With the exception of the three transactions I’ve highlighted in blue, which have the same terms as the NYSE listed SPACs, the Nasdaq listed SPACs tend to follow a different set of terms (again, only 2018 SPACs). The majority have a completion deadline less than 24 months with a full Warrant. However, if they do have a deadline of 24 months, those SPACs over-fund the trust. Additionally, none of the NYSE SPACs offer a Right, but five of the Nasdaq ones do.

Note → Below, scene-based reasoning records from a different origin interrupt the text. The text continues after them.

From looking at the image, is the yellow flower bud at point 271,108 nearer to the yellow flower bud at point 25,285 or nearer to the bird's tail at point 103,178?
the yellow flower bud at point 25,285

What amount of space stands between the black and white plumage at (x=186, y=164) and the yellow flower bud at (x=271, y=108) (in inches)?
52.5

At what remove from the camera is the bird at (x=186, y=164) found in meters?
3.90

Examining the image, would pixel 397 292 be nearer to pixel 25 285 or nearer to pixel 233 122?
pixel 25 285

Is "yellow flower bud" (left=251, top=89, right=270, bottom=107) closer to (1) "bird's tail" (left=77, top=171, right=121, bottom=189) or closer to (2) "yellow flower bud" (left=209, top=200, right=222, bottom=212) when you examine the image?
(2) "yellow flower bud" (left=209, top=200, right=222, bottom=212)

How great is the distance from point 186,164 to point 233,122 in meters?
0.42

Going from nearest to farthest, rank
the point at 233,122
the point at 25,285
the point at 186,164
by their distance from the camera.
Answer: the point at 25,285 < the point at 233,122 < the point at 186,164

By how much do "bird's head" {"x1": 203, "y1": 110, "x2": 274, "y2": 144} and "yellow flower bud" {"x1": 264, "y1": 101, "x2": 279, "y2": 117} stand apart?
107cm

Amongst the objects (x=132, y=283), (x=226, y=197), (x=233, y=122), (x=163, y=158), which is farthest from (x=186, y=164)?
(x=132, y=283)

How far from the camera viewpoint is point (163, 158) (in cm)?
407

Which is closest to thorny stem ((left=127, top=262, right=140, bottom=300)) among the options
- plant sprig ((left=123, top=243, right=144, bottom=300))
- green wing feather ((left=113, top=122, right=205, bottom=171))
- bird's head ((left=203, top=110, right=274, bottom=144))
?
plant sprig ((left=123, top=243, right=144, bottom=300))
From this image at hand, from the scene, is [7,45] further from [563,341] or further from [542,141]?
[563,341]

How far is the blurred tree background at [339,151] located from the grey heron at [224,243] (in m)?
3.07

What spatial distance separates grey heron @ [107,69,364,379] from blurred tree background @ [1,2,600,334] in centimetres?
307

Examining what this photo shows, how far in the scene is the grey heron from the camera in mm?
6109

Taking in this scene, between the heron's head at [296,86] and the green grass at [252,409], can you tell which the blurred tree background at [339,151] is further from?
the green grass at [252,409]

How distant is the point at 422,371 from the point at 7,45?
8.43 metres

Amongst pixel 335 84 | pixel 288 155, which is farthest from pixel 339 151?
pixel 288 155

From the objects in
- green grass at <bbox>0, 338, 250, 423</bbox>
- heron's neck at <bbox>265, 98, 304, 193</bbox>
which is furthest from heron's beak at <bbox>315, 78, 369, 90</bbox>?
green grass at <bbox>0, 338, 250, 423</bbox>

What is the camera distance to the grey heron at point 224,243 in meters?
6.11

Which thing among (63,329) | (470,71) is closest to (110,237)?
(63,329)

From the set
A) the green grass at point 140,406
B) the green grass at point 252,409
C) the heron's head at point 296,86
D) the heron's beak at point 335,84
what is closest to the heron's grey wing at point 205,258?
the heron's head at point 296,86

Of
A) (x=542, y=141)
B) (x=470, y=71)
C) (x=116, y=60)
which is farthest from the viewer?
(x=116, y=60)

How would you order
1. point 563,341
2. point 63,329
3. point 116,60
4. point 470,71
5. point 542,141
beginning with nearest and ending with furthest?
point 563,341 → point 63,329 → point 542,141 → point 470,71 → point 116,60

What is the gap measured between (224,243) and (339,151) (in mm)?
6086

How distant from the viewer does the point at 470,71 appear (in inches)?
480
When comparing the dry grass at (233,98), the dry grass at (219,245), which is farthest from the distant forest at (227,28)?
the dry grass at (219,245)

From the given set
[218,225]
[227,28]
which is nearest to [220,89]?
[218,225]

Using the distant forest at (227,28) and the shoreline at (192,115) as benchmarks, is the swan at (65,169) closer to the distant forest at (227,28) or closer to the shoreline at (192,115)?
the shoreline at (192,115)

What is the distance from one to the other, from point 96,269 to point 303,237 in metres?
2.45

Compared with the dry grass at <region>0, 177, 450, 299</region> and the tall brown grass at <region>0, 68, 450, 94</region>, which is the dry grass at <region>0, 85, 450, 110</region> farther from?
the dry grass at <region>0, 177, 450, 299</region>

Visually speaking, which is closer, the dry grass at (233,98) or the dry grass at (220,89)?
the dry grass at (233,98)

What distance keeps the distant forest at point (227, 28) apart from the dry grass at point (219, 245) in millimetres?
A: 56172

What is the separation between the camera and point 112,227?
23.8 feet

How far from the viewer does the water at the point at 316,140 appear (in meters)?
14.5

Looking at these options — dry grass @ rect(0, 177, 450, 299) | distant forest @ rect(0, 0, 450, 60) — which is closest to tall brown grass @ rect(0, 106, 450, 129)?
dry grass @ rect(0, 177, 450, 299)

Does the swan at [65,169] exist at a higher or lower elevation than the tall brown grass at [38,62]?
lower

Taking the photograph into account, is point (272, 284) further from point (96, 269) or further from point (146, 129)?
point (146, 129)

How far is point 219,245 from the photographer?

Now, a lot of the difference can be attributed to size. To initially list on the NYSE, a SPAC needs to have a market value of at least $100 million, whereas for a Nasdaq listed SPAC it is approximately $45 million. Hence, the smaller SPACs list on the Nasdaq. But there is a clear delineation in terms. A year or so from now it will be really interesting to compare the performance of SPACs on one exchange versus the other. However, it’s unfortunately still too soon to gather any meaningful data on the NYSE SPACs since not enough of them have completed their combinations yet. But as of right now, the NYSE appears to be the exchange of choice for the deals that can command Tier-1 SPAC structures.
Additionally, you’ll notice that the NYSE is dominated by the Tier-1 banks. Tier-1 banks with Tier-1 structures for Tier-1 management teams. Not altogether a big surprise. However, again, SPACs are still relatively new to the NYSE. As I mentioned above, it’s only been a year since we had the first NYSE SPAC listing and the exchange is actively courting new SPAC business, so the second half of the year could see some changes to this list.
One other quick note on the topic of exchanges. Both the Nasdaq and the NYSE withdrew their proposals to the SEC to change the listing requirements for SPACs. The most important change being the reduction in the requirement of 300 round-lot shareholders to 150. Nasdaq removed their proposal first, in June, but the NYSE soon followed in early July. No reason as to why was given, but it appears it just wasn’t going anywhere since the SEC repeatedly requested additional information, ad nauseum. It’s unfortunate since this would have been a real game changer for SPACs, but as of today, it’s just not happening.